The protest actions started December 7 and continued to December 13, when Finance Minister Harold Lovell announced that final preparations were being made to deposit the last installment of teachers’ and other public servants’ salaries. The Minister said he could not confirm for certain that all teachers would be paid, but he was certain that significant relief would come on Thursday.”

United States

Renewed strike at Washington state warehouse after company announces permanent replacements

Truckers and warehouse workers at a United Natural Foods (UNFI) distribution center in Auburn, Washington, returned to their picket lines December 13 after the company announced 72 of 165 striking Teamsters would be permanently replaced. Teamsters Local 117 members had walked out three days earlier over wages and unfair labor practices but the union ended the strike with what the union called a “good-faith” and unconditional offer to return to work.

United Natural Foods responded to that offer, saying, “The company will welcome back as many members of the Union as it can accommodate to reach full staffing levels.” When workers returned to work they were told by security guards they were no longer employed.

The old agreement between the company and union expired February 29 of this year. An extension to that contract ran out at the end of August. United Natural Foods offered the Teamsters a 10.8 percent wage increase over three years. But the union charges that UNFI workers already make 25 percent less than other workers at distribution centers in western Washington state. The union has also documented cases of threats, intimidation and discrimination by the company.

UNFI, meanwhile, has seen its revenues increase by 83 percent in the last five years, while profit margins have remained at 18 percent over that time.

Federal judge orders striking workers reinstated in Connecticut nursing home strike

A federal judge has ordered a Connecticut nursing home company to reinstate some 600 striking workers to their jobs and rescind pension and health care cuts. Judge Robert Chatigny issued the order December 11 and stipulated the company must carry out the measure by next Monday, even if it means replacement workers must be let go. HealthBridge Management, which operates the five struck Connecticut facilities, has said it will appeal the decision.

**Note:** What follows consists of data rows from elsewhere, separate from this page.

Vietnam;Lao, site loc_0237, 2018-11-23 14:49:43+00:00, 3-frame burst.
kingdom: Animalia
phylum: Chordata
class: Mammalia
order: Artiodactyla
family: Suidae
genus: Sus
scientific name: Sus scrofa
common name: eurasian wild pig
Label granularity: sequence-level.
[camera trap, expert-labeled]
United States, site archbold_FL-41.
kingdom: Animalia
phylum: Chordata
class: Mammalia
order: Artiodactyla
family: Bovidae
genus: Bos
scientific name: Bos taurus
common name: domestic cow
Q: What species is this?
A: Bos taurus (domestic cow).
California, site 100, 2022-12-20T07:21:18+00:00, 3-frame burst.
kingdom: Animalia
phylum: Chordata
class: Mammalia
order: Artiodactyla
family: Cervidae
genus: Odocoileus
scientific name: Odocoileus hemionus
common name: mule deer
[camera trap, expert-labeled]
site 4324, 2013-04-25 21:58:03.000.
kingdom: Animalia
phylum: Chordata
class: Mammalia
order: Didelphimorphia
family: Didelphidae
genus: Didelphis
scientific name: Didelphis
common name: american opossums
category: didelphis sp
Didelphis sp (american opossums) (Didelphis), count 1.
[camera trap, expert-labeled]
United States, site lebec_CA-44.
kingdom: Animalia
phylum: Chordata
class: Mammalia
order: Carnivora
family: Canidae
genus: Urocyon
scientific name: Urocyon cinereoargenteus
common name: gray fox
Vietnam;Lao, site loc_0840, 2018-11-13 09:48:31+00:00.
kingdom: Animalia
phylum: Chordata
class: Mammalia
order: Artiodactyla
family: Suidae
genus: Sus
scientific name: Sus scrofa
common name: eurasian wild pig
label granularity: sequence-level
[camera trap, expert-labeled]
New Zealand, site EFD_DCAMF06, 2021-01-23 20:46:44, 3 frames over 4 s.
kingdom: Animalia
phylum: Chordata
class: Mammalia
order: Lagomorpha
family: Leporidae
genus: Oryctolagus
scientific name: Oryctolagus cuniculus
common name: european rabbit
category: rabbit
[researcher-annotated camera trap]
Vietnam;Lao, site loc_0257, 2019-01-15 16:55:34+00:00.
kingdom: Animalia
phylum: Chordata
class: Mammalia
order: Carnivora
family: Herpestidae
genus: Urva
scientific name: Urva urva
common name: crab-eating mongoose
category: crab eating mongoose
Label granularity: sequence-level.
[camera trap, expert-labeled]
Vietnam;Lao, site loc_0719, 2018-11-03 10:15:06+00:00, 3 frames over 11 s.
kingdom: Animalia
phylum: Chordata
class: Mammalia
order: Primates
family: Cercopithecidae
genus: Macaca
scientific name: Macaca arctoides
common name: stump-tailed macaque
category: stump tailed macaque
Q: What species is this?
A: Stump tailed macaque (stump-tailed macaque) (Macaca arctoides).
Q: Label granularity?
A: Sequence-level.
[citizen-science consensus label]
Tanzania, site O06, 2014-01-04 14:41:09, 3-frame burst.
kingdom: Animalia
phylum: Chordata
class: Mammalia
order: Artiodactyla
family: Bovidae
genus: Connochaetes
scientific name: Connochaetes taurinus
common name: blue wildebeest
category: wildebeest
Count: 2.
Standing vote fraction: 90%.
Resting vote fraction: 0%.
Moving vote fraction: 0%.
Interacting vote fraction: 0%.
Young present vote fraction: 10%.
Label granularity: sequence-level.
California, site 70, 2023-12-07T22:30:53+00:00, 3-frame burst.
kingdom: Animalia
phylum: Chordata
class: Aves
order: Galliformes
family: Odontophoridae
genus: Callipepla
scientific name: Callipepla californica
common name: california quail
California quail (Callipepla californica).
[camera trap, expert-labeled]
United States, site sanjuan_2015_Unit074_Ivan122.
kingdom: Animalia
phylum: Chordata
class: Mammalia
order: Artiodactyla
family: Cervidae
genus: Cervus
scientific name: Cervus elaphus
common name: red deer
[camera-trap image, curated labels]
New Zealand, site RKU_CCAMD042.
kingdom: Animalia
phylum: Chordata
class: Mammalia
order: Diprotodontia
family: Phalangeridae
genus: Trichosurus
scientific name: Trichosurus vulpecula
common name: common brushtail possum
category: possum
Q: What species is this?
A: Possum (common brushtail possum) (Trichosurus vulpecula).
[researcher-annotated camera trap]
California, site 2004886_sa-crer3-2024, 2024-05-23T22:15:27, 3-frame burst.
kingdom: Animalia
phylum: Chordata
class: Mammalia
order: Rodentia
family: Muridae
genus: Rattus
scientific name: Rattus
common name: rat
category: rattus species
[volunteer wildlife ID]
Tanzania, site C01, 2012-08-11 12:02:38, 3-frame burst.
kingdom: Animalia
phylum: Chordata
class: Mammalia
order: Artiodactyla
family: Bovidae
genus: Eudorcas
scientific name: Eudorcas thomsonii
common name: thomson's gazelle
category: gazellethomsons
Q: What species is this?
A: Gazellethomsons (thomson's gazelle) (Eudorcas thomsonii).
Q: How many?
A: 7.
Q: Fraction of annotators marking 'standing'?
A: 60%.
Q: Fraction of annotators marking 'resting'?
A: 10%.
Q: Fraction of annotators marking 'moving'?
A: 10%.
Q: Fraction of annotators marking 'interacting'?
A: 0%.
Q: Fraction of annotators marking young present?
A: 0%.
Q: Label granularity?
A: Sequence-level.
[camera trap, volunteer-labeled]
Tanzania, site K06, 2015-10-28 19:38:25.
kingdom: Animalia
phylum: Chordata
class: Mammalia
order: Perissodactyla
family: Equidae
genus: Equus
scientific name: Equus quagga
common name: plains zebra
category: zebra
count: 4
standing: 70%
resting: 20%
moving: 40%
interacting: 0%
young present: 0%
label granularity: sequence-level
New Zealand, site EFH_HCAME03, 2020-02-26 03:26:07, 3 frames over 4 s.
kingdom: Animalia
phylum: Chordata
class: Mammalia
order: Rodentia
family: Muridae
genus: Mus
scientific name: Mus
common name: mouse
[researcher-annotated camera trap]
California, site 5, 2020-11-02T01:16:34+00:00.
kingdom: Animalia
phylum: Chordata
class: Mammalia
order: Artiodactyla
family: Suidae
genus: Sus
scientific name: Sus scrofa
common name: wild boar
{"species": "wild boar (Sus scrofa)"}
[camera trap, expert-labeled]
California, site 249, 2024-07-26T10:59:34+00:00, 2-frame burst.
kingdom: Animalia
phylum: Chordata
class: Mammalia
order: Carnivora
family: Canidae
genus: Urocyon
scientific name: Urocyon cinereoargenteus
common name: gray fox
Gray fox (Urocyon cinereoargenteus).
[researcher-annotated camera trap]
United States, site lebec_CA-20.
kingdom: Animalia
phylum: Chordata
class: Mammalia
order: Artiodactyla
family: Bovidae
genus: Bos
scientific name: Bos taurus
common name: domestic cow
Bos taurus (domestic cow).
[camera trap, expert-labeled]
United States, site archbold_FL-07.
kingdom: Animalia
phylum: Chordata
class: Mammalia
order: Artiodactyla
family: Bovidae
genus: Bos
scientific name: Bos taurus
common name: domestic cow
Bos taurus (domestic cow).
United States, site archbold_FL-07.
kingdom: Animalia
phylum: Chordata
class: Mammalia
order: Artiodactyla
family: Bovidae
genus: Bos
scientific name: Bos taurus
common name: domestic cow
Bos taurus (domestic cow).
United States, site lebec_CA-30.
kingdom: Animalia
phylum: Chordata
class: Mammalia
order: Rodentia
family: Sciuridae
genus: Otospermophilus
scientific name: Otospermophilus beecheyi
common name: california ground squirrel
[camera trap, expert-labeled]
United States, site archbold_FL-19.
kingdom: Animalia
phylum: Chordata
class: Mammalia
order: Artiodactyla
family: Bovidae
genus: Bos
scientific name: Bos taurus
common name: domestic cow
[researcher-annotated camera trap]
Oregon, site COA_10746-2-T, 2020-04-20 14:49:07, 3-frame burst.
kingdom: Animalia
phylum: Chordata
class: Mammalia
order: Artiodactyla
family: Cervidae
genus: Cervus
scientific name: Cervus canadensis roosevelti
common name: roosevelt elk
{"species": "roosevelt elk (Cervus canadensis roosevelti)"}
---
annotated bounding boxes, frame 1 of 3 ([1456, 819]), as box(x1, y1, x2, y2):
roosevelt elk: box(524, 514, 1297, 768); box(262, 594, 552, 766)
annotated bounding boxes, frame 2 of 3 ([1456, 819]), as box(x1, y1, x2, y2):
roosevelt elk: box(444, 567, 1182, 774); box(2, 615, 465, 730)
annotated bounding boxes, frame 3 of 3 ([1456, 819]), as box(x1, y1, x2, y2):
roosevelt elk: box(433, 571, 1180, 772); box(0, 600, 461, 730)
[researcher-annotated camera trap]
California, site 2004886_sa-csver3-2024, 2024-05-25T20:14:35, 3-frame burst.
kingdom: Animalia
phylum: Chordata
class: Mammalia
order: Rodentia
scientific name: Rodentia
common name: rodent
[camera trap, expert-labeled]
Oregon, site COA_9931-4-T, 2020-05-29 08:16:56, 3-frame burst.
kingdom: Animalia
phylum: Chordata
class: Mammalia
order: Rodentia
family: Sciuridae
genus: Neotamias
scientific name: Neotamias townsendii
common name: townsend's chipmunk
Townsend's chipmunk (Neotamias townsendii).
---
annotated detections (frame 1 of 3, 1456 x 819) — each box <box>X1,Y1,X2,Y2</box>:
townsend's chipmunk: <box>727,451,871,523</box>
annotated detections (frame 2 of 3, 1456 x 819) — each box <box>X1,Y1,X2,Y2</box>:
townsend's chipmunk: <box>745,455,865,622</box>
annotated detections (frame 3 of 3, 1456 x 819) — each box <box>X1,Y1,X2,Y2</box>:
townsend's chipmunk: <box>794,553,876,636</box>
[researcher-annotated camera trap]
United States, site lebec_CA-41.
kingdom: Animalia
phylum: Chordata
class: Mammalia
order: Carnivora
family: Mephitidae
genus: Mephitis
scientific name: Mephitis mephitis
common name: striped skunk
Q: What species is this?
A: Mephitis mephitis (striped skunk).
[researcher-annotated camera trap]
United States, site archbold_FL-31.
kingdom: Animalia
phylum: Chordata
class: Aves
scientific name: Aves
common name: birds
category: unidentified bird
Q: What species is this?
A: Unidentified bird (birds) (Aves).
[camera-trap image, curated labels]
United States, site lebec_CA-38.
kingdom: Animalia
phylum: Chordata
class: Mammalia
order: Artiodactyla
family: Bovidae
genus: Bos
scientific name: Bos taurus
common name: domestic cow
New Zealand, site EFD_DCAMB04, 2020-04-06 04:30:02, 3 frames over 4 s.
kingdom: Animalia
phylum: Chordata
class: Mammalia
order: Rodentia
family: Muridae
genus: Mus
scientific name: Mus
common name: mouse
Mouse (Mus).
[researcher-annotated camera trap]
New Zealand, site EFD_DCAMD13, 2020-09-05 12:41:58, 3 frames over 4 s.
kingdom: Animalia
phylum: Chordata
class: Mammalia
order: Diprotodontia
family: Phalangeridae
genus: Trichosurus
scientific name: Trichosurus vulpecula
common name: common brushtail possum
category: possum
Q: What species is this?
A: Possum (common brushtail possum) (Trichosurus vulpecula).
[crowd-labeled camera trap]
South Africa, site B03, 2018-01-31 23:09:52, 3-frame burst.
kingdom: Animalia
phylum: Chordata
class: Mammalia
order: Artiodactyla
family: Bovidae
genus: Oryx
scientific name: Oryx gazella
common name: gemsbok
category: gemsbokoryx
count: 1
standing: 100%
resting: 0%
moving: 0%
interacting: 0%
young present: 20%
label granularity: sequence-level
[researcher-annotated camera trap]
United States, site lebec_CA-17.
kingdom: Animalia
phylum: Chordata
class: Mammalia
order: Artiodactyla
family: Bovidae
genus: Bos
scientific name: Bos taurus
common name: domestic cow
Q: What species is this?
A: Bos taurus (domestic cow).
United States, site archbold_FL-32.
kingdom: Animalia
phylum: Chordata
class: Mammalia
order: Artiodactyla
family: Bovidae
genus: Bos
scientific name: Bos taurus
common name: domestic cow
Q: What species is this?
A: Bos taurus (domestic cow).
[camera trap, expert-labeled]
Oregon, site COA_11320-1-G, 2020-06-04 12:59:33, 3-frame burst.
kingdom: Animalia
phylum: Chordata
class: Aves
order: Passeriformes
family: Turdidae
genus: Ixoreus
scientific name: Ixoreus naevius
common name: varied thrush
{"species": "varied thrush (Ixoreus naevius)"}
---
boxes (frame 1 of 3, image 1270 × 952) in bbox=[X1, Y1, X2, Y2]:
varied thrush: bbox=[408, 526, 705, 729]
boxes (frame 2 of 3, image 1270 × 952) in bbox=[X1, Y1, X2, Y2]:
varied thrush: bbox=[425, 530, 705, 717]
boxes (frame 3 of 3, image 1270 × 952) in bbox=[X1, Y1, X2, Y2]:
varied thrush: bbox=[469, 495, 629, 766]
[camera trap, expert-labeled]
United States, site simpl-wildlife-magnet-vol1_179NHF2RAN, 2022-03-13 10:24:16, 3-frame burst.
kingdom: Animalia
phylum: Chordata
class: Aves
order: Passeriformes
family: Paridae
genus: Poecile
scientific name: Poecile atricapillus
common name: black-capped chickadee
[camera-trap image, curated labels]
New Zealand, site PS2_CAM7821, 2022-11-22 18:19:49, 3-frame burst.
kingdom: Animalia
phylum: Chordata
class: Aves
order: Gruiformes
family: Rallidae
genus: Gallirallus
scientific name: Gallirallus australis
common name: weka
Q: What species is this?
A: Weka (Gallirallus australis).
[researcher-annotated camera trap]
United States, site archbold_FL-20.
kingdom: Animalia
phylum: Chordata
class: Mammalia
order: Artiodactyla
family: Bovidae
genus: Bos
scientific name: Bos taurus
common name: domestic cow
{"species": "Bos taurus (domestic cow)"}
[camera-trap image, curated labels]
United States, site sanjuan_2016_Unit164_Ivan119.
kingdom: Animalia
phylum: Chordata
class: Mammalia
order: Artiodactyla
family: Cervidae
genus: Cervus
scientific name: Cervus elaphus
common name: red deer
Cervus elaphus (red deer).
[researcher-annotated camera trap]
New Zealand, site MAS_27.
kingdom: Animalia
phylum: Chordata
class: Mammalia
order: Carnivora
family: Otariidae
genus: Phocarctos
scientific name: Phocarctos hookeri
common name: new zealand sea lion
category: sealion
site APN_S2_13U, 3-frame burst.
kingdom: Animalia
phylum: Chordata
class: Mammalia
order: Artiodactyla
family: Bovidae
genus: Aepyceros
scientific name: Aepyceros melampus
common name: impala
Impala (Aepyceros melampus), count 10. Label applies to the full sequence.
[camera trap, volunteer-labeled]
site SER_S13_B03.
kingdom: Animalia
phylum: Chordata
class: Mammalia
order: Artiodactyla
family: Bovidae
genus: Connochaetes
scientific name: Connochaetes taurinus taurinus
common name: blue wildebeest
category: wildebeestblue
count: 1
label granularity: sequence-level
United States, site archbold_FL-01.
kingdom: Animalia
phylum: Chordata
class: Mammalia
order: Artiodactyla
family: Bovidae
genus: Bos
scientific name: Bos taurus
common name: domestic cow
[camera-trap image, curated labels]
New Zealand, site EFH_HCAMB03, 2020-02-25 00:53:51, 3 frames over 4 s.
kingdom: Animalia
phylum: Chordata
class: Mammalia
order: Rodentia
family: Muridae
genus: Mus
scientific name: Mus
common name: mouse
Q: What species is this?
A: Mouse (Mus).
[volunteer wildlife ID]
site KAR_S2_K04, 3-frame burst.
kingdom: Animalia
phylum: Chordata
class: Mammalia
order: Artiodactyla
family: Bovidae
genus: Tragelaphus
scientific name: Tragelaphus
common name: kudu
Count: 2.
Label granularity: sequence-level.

Members of District 1199 of the Service Employees International Union (SEIU) walked off the job back on July 3 after the company declared an impasse and unilaterally imposed increases in medical benefits that could cost individual workers as much as $7,300 a year. Another demand called for the termination of pensions.

In July, an administrative law judge found for HealthBridge and against the union, which objected to the company’s refusal to deduct union dues going back to March 16, 2011. But in September the National Labor Board recommended an injunction against HealthBridge’s benefit cuts and this past week Chatigny carried that out.

In October, HealthBridge filed a RICO (Racketeer Influenced and Corrupt Organizations) suit against the SEIU over their bargaining. The SEIU responded that their contract proposals were based on a pattern agreement accepted by fifty other nursing homes.

Canada

Rolling teachers strikes hit Ontario

In the ongoing protest against recent Provincial anti-union legislation, public school teachers are continuing a campaign of one-day strikes at school boards across the province.

Along with strikes in Ottawa, Hamilton, and at a number of other elementary school boards in more remote areas, this week also saw strikes at three of the largest boards in the province in the Toronto area. Although much is being made in the press of the impact of the rotating strikes on parents and students, union leaders have been giving 72 hours notice and limiting strikes to a single day.

In most cases, schools are cancelling classes for the strikes and the government has pledged not to intervene with its newly legislated powers that would allow it to ban the strikes, so long as they remain limited to one-day actions.